Purdue University’s agriculture program ranks among the top in the world, Indiana University is ranked among the 40 public universities in the nation and Notre Dame is one of the top overall schools in the United States.
But Indiana’s 75,000-person agbioscience workforce didn’t happen from proximity to these excellent schools alone. In 2016, AgriNovus commissioned a comprehensive talent and workforce study and then developed a talent plan. The agbioscience talent in Indiana is grown, nurtured and developed systematically.
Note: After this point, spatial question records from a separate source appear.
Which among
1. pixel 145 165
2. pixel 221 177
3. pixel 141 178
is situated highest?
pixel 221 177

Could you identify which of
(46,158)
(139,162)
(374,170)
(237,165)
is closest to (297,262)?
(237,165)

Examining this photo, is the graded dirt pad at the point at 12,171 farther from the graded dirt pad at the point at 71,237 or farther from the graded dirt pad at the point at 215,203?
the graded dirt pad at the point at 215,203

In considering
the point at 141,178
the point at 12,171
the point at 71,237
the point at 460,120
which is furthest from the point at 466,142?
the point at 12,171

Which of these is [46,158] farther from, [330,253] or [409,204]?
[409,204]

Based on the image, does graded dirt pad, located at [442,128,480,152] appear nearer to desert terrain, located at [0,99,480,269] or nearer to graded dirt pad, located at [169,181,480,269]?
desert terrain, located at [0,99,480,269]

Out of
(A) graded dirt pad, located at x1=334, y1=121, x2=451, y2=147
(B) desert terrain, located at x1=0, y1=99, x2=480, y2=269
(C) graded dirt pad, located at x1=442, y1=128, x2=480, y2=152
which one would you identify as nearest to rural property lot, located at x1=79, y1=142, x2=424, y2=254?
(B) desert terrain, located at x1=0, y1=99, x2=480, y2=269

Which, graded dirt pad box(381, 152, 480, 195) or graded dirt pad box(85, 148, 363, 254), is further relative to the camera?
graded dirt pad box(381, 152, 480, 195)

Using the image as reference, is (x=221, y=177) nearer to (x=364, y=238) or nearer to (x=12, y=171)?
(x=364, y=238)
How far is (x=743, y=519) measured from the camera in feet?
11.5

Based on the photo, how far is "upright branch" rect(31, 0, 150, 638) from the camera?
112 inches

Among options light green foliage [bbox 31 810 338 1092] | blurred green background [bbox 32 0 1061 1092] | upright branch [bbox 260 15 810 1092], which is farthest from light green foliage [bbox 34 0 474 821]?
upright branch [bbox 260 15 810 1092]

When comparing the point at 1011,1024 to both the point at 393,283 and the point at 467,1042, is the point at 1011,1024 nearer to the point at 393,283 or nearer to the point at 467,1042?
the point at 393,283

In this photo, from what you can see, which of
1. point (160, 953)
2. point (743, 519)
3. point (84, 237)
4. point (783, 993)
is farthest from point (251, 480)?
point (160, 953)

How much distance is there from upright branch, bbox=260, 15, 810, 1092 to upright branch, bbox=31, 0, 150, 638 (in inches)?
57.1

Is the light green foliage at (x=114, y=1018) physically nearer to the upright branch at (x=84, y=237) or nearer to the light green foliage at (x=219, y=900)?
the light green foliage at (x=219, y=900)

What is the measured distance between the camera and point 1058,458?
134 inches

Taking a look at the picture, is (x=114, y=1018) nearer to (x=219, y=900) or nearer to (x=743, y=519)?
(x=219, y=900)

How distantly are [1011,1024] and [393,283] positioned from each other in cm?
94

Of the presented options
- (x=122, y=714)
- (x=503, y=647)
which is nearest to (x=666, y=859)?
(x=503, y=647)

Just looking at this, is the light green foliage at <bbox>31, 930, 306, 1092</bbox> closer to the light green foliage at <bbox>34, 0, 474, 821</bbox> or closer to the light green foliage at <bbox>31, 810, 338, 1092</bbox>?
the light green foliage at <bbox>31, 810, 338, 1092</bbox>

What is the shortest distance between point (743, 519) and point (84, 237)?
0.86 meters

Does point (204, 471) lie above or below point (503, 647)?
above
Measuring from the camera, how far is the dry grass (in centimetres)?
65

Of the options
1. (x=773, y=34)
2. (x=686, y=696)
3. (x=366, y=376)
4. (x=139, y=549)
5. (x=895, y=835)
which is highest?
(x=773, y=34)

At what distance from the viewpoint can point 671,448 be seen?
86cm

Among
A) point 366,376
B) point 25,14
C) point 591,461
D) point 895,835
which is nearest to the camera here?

And the Indiana Economic Development Corporation’s (IEDC) workforce programs, including EB-5 Targeted Employment Areas and the Regional Cities Initiative, help employers attract and retain talent in the state.
“AgriNovus has, in really short order, created excitement in this space of agbioscience in Indiana,” Dick said.
Abundance Of Resources
All of those bright, talented agricultural minds wound up in Indiana for a reason.
“I don’t know if you’ve been to Cambridge, but you don’t see corn and soybeans growing,” joked Martino-Catt about Inari’s hometown. “The proximity to that great, black, rich soil allows us to get out and test our products in the field and stay close to our customers.”
That natural resource is one reason there are more than 90,000 farmers in Indiana. And those farmers are customers for companies like Inari and Solinftec. That concentration of farms and farmers is matched by a network of resources that further support the growing agbioscience industry.
Both Inari and Solinftec are located at the Purdue Research Park, the nation’s largest university-affiliated incubation complex. And dos Santos says the ability to hop on a plane and fly anywhere in the world via Indianapolis International Airport is ideal for his global business.
The Center Of The Ag Universe
It’s no accident that Indiana is a national leader in agbioscience R&D. The state is home to three of the largest seed companies in the world, and is where, every year, $10 billion of crop and livestock products are sold and $4.6 billion in agricultural products are exported.
The IEDC, the state’s lead economic development agency, and AgriNovus Indiana, the state’s initiative dedicated to promoting and accelerating the growth of the agbiosciences community, are working together to ensure that Indiana is not only where agbioscience happens, but where people are getting excited about the industry.
“The thing that has most surprised me about coming back home [to Indiana] is that agriculture is so front and center,” said Martino-Catt of her return to the state with Inari after growing up on an Indiana farm. “It’s great to be a part of the buzz around agriculture. That passion now seems to be spread across the industry, which I never thought I’d see.”
With their companies’ recent moves, Martino-Catt and dos Santos join a growing community of agbioscience professionals who find themselves surprised, delighted and inspired by all the compelling reasons to grow their businesses in Indiana.